- **DIRECTION 1**: Rewrite the stretch of the XLS-reading code from "Here's the code" through "(excelConnection.State == ConnectionState.Open)", replacing "excelConnection" with "xlsConnection".
- **DIRECTION 2**: Put this sentence from the XLS-reading code into Spanish: "Here's the code that I use to read the XLS:"

Here's the code that I use to read the XLS:

private static void GetExcelSheets(string filePath)
        {
            string connectionString = string.Format("Provider=Microsoft.Jet.OLEDB.4.0;Data Source={0};Extended Properties='Excel 8.0;HDR={1}'", filePath, "no");

            OleDbConnection excelConnection = new OleDbConnection(connectionString);
            OleDbCommand cmdExcel = new OleDbCommand();
            OleDbDataAdapter oda = new OleDbDataAdapter();
            cmdExcel.Connection = excelConnection;

            if (excelConnection.State == ConnectionState.Open)

- **DATASET ENTRIES**:

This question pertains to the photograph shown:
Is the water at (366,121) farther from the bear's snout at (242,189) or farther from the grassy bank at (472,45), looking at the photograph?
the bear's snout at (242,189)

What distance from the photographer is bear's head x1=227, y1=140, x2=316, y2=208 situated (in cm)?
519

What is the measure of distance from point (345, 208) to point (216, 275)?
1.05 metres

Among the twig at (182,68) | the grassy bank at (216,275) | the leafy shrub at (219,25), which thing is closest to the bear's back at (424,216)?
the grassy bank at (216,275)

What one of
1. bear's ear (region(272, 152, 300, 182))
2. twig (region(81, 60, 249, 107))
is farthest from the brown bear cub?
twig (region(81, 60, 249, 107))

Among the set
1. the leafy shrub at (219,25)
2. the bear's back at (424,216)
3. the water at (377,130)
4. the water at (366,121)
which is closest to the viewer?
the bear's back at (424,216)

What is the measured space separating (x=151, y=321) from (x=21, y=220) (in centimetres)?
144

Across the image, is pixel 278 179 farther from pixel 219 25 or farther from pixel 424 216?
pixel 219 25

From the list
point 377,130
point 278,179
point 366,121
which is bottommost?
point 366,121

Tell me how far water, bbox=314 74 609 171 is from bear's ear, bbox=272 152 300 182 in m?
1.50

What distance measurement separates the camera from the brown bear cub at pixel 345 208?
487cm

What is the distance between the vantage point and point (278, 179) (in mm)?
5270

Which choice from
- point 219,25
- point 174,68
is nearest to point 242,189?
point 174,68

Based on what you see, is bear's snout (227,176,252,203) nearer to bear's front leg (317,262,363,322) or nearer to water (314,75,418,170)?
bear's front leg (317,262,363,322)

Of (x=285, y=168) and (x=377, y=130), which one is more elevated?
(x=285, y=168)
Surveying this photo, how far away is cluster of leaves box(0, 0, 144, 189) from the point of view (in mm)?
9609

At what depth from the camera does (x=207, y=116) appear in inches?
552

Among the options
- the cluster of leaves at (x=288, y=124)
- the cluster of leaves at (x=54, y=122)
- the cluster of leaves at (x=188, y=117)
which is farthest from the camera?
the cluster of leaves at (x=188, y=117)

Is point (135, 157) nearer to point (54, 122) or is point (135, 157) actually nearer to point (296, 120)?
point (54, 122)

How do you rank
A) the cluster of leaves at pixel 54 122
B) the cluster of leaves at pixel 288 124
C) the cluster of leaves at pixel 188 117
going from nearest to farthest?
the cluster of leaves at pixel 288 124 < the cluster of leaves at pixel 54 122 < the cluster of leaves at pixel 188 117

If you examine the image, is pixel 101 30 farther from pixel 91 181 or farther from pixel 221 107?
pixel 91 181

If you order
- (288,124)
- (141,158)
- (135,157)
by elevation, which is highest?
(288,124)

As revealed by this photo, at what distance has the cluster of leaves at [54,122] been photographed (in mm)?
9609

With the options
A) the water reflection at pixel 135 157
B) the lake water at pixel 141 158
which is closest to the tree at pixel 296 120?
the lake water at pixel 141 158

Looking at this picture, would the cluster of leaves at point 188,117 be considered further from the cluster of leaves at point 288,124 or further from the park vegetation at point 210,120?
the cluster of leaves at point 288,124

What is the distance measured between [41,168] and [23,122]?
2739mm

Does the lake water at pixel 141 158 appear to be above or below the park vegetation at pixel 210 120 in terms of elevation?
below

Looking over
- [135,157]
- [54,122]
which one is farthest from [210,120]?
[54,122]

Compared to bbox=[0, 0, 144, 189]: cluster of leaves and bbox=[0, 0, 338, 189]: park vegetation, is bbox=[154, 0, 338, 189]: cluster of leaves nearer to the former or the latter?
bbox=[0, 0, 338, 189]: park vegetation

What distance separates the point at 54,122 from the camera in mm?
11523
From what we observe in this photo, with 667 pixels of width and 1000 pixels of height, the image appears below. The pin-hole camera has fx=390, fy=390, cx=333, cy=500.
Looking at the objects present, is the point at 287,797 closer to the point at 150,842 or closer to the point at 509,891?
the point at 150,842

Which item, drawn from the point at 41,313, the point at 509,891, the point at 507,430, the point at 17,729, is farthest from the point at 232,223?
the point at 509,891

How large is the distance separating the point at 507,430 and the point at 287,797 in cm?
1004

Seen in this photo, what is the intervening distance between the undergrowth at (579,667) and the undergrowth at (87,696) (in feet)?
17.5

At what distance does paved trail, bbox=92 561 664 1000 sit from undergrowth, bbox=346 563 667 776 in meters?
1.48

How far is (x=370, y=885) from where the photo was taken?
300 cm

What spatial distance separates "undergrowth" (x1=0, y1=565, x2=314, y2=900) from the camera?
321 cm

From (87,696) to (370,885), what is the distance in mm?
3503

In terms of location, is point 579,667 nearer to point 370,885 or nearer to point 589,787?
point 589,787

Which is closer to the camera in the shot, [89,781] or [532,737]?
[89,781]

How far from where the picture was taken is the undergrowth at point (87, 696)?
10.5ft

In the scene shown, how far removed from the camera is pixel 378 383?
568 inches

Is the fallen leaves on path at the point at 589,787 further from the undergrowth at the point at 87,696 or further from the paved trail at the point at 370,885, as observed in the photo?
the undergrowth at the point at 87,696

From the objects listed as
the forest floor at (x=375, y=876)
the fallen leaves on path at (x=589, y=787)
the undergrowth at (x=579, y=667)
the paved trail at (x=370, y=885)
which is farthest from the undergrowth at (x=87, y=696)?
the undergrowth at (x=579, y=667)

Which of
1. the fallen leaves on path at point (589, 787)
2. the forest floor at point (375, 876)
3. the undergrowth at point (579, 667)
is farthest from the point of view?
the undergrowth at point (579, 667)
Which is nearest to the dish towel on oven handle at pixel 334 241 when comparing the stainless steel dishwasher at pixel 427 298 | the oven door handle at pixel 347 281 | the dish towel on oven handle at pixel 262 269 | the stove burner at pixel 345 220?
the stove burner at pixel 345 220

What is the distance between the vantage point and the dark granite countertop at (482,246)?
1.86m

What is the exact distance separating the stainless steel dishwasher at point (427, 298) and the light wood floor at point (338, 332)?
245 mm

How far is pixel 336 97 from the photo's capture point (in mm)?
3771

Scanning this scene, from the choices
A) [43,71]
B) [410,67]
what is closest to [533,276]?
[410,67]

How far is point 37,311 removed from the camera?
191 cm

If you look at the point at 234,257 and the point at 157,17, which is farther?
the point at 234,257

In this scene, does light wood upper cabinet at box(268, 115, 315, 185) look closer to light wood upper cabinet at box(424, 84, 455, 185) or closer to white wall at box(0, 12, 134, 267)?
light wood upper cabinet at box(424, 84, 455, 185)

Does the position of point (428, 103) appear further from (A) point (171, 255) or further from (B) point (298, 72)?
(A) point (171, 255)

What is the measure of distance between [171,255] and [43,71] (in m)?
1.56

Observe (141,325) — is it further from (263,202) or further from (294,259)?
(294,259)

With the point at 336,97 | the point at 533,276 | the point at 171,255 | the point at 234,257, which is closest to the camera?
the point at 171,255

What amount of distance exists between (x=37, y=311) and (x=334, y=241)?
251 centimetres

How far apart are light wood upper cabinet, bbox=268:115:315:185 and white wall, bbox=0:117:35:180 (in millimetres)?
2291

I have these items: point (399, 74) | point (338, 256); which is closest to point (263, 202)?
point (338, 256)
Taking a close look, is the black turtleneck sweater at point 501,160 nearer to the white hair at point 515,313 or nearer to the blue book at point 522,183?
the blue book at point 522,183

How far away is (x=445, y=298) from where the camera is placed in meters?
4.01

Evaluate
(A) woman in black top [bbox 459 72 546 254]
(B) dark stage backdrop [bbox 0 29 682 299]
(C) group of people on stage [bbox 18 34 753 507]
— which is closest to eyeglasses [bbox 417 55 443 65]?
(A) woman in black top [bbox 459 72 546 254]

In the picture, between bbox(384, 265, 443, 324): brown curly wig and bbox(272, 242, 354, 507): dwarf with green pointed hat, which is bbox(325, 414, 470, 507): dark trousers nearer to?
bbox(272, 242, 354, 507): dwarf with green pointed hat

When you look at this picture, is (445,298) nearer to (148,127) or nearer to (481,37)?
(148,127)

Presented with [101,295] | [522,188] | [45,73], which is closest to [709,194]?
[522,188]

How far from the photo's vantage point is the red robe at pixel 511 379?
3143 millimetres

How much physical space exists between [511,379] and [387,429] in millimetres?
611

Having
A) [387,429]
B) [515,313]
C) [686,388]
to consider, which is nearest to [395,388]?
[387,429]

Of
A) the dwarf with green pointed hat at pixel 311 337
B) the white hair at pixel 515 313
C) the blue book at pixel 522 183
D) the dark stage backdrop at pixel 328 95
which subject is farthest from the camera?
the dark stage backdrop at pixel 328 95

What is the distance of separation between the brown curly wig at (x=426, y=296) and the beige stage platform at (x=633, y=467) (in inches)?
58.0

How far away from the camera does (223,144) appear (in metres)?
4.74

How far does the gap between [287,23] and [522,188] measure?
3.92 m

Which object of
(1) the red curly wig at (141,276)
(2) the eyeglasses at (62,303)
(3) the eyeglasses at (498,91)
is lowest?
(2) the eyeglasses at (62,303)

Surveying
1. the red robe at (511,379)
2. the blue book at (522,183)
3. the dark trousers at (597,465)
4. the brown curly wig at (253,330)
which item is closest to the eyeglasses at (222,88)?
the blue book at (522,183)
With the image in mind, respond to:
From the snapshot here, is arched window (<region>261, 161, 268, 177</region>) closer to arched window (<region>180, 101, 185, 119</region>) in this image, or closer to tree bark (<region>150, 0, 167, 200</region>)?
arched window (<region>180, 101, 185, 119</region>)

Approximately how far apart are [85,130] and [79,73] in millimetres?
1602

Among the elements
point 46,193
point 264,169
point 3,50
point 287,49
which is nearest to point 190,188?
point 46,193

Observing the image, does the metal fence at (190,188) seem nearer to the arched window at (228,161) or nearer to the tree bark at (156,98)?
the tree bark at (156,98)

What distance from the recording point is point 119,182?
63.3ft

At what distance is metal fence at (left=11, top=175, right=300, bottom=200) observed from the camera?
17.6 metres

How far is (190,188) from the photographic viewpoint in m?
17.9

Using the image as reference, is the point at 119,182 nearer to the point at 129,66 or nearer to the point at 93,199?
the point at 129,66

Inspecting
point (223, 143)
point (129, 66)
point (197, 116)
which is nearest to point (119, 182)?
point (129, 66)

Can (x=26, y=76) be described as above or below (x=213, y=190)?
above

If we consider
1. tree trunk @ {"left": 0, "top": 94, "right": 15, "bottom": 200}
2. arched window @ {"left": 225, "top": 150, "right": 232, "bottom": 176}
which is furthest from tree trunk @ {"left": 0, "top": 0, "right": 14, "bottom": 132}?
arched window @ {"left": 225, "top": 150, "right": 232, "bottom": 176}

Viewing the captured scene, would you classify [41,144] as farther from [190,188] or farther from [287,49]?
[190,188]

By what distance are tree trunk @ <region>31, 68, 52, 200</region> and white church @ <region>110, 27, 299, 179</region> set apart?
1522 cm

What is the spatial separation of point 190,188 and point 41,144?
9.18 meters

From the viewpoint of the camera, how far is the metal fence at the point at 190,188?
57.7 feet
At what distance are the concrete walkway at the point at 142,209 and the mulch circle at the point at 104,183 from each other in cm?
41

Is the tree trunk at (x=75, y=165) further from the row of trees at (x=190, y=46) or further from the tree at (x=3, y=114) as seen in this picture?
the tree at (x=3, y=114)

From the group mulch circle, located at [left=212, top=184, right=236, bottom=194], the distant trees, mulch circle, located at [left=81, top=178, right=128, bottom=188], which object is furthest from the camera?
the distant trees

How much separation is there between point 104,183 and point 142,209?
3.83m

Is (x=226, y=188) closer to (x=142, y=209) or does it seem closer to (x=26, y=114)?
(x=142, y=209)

- **CORRECT RESULT 1**:
Here's the code that I use to read the XLS:

private static void GetExcelSheets(string filePath)
        {
            string connectionString = string.Format("Provider=Microsoft.Jet.OLEDB.4.0;Data Source={0};Extended Properties='Excel 8.0;HDR={1}'", filePath, "no");

            OleDbConnection xlsConnection = new OleDbConnection(connectionString);
            OleDbCommand cmdExcel = new OleDbCommand();
            OleDbDataAdapter oda = new OleDbDataAdapter();
            cmdExcel.Connection = xlsConnection;

            if (xlsConnection.State == ConnectionState.Open)

- **CORRECT RESULT 2**: Este es el código que uso para leer el XLS: